Secretary Clinton also needs to deliver a clear message about the role of environmental sustainability as it relates to international trade. In addition to high domestic pollution levels, China's manufacturing results in high CO2 emissions and other environmental hazards that have consequences for the rest of the world. China years ago passed the United States as the largest CO2 emitter, and is responsible for over two thirds of CO2 emission increases. Moreover, its lax environmental standards also result in a significant trade advantage to China, and are another reason China's products have been cheaper and thus more attractive in global markets. Environmental sustainability is a touchy issue for China because China believes its status as a developing nation entitles it to relaxed environmental standards. Many will also argue that it is wrong to focus on environmental issues in the midst of a global economic meltdown. But the sheer volume and scale of China's carbon footprint make it imperative that Secretary Clinton speak forthrightly about this issue.
Attempting to reconcile China's trade and development goals with the goal of achieving safe, environmentally sustainable, and fair trade is bound to create a difficult negotiating climate for the U.S. and China during the next 4-8 years. Nobody can realistically expect Secretary Clinton to resolve these issues during this first trip to China. Instead, she can convey to Chinese officials that from now on, these issues are on the table.
Next week, we can assess how successful Secretary Clinton was in conveying the message of fair trade on her trip, and, more interestingly, the Chinese reaction to her visit.
Michael A. Santoro is an Associate Professor of Business Ethics (with tenure) at the Rutgers Business School. He holds a Ph.D. in Public Policy from Harvard University, a J.D. from New York University, and an A.B. from Oberlin College.

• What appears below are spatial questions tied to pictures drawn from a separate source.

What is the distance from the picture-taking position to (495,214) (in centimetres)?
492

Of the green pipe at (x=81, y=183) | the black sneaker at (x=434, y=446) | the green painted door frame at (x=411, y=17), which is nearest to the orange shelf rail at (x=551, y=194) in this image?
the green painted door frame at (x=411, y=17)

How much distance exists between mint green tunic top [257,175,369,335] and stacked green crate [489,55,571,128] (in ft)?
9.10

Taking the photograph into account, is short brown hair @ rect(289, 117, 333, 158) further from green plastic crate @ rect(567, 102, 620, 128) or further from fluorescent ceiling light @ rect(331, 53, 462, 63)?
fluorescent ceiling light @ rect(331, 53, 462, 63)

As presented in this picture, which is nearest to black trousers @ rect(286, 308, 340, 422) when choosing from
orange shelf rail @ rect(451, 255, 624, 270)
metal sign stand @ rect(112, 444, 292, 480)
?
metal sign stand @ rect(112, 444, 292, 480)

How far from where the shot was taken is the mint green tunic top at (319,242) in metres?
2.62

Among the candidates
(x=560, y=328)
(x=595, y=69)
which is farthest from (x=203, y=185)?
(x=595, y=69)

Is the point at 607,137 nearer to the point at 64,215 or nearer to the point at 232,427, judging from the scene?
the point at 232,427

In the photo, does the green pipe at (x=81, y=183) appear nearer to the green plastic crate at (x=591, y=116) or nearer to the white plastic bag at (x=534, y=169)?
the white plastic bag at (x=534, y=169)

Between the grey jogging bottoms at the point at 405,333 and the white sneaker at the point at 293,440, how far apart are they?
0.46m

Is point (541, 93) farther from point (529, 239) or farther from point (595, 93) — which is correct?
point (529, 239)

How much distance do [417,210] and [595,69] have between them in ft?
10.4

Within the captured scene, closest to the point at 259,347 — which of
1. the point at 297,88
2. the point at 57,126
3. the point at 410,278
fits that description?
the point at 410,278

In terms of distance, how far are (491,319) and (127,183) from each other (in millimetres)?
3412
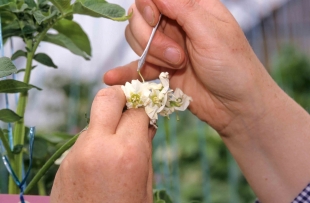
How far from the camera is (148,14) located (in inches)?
25.5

His book, China 2020: How Western Business Can--and Should--Influence Social and Political Change in the Coming Decade will be published by Cornell University Press in May 2009. Prof. Santoro's first book Profits and Principles: Global Capitalism and Human Rights in China was widely praised, and in April 2000 Prof. Santoro testified before the United States Senate Finance Committee on the human rights implications of China's entry into the World Trade Organization.
Wendy Goldberg is an Internet industry communications and policy strategist based in New York City. During President Bill Clinton's first term, Goldberg served in the Small Business Administration, which was at that time a Cabinet-level agency. She has a Masters Degree in Public Administration from the Harvard Kennedy School.